--- Start of ITEMS ---
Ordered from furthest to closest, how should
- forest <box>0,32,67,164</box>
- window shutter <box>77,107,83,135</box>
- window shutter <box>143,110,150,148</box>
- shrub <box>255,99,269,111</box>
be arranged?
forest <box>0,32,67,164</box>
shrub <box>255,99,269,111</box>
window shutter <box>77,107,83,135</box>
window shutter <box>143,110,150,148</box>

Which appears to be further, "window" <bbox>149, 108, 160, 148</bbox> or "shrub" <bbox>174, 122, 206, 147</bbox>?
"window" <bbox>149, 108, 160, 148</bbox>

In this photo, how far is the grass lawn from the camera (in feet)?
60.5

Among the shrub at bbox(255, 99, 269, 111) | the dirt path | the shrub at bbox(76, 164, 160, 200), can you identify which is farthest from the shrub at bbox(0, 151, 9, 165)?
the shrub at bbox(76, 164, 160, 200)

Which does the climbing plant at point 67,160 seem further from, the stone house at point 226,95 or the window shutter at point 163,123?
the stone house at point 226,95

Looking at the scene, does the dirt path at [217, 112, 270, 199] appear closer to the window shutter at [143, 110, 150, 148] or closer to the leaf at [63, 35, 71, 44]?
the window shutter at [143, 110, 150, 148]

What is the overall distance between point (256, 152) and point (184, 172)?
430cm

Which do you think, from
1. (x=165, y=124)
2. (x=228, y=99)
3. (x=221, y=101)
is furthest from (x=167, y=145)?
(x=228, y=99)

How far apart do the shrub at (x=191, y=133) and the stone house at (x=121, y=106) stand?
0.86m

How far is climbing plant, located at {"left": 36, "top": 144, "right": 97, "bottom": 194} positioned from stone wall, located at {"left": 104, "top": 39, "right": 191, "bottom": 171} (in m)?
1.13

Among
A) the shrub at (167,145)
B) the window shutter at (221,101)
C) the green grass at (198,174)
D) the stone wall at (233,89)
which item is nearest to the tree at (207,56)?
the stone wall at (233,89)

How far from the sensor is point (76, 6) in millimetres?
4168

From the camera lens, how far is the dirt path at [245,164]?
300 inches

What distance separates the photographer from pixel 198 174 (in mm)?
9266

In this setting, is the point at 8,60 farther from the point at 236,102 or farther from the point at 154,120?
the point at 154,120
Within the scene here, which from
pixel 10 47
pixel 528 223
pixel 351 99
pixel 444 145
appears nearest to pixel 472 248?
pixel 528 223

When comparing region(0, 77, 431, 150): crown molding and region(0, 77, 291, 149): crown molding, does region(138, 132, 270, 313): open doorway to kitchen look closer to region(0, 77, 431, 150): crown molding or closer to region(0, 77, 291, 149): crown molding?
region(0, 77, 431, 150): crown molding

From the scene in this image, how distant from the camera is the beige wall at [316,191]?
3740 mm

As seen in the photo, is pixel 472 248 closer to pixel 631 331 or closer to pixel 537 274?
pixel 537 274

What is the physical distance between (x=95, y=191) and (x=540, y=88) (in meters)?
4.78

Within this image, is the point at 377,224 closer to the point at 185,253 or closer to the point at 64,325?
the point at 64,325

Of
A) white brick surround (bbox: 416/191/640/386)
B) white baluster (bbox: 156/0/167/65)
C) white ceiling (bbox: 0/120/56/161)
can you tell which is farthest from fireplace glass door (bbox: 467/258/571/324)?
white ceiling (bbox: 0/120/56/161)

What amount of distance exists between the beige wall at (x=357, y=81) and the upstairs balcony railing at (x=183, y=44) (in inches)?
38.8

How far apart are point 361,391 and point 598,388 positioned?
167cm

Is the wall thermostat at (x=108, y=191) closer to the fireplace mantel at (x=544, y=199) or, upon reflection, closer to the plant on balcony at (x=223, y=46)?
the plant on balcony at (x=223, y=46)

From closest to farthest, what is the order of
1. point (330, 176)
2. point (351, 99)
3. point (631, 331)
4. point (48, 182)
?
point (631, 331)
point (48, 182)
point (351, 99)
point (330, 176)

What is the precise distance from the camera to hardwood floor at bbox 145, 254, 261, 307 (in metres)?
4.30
--- End of ITEMS ---
- _DIRECTIONS_:
Your task is to reproduce all of the records exactly.

- _FULL ANSWER_:
Ordered from furthest to closest, how should
- forest <box>0,32,67,164</box>
- window shutter <box>77,107,83,135</box>
- window shutter <box>143,110,150,148</box>
- shrub <box>255,99,269,111</box>
be arranged?
forest <box>0,32,67,164</box>
shrub <box>255,99,269,111</box>
window shutter <box>77,107,83,135</box>
window shutter <box>143,110,150,148</box>

Which appears to be further, "window" <bbox>149, 108, 160, 148</bbox> or "shrub" <bbox>174, 122, 206, 147</bbox>?
"window" <bbox>149, 108, 160, 148</bbox>

In this photo, how far is the grass lawn from the camera (in feet)?
60.5

Among the shrub at bbox(255, 99, 269, 111) | the dirt path | the shrub at bbox(76, 164, 160, 200), can you identify which is farthest from the shrub at bbox(0, 151, 9, 165)?
the shrub at bbox(76, 164, 160, 200)

Which does the climbing plant at point 67,160 seem further from, the stone house at point 226,95 or the window shutter at point 163,123?
the stone house at point 226,95

Looking at the scene, does the dirt path at [217, 112, 270, 199] appear closer to the window shutter at [143, 110, 150, 148] or closer to the leaf at [63, 35, 71, 44]?
the window shutter at [143, 110, 150, 148]

What is the overall distance between point (256, 152) and point (184, 172)?
430cm

Which do you think, from
1. (x=165, y=124)
2. (x=228, y=99)
3. (x=221, y=101)
is furthest from (x=167, y=145)?
(x=228, y=99)

How far apart do the shrub at (x=191, y=133) and the stone house at (x=121, y=106) stand?
0.86m

How far is climbing plant, located at {"left": 36, "top": 144, "right": 97, "bottom": 194} positioned from stone wall, located at {"left": 104, "top": 39, "right": 191, "bottom": 171} (in m)?
1.13

Among
A) the shrub at (167,145)
B) the window shutter at (221,101)
C) the green grass at (198,174)
D) the stone wall at (233,89)
which item is nearest to the tree at (207,56)?
the stone wall at (233,89)

How far from the sensor is point (76, 6) in millimetres?
4168

From the camera lens, how far is the dirt path at [245,164]?
300 inches

What distance separates the photographer from pixel 198 174 (in mm)?
9266

In this setting, is the point at 8,60 farther from the point at 236,102 or farther from the point at 154,120?
the point at 154,120
Within the scene here, which from
pixel 10 47
pixel 528 223
pixel 351 99
pixel 444 145
appears nearest to pixel 472 248?
pixel 528 223

When comparing region(0, 77, 431, 150): crown molding and region(0, 77, 291, 149): crown molding, does region(138, 132, 270, 313): open doorway to kitchen look closer to region(0, 77, 431, 150): crown molding or closer to region(0, 77, 291, 149): crown molding?
region(0, 77, 431, 150): crown molding

From the scene in this image, how distant from the camera is the beige wall at [316,191]?
3740 mm

As seen in the photo, is pixel 472 248 closer to pixel 631 331 or closer to pixel 537 274?
pixel 537 274

What is the physical distance between (x=95, y=191) and (x=540, y=88) (in meters)?
4.78

Within this image, is the point at 377,224 closer to the point at 185,253 or closer to the point at 64,325?
the point at 64,325

Of
A) white brick surround (bbox: 416/191/640/386)
B) white baluster (bbox: 156/0/167/65)
C) white ceiling (bbox: 0/120/56/161)
can you tell which is farthest from fireplace glass door (bbox: 467/258/571/324)?
white ceiling (bbox: 0/120/56/161)

What amount of distance exists between the beige wall at (x=357, y=81) and the upstairs balcony railing at (x=183, y=44) (in inches)?
38.8

How far apart are point 361,391 and point 598,388 positioned?
167cm

Is the wall thermostat at (x=108, y=191) closer to the fireplace mantel at (x=544, y=199) or, upon reflection, closer to the plant on balcony at (x=223, y=46)?
the plant on balcony at (x=223, y=46)

From closest to farthest, what is the order of
1. point (330, 176)
2. point (351, 99)
3. point (631, 331)
4. point (48, 182)
?
point (631, 331)
point (48, 182)
point (351, 99)
point (330, 176)

What is the precise distance from the camera to hardwood floor at bbox 145, 254, 261, 307 (in metres)?
4.30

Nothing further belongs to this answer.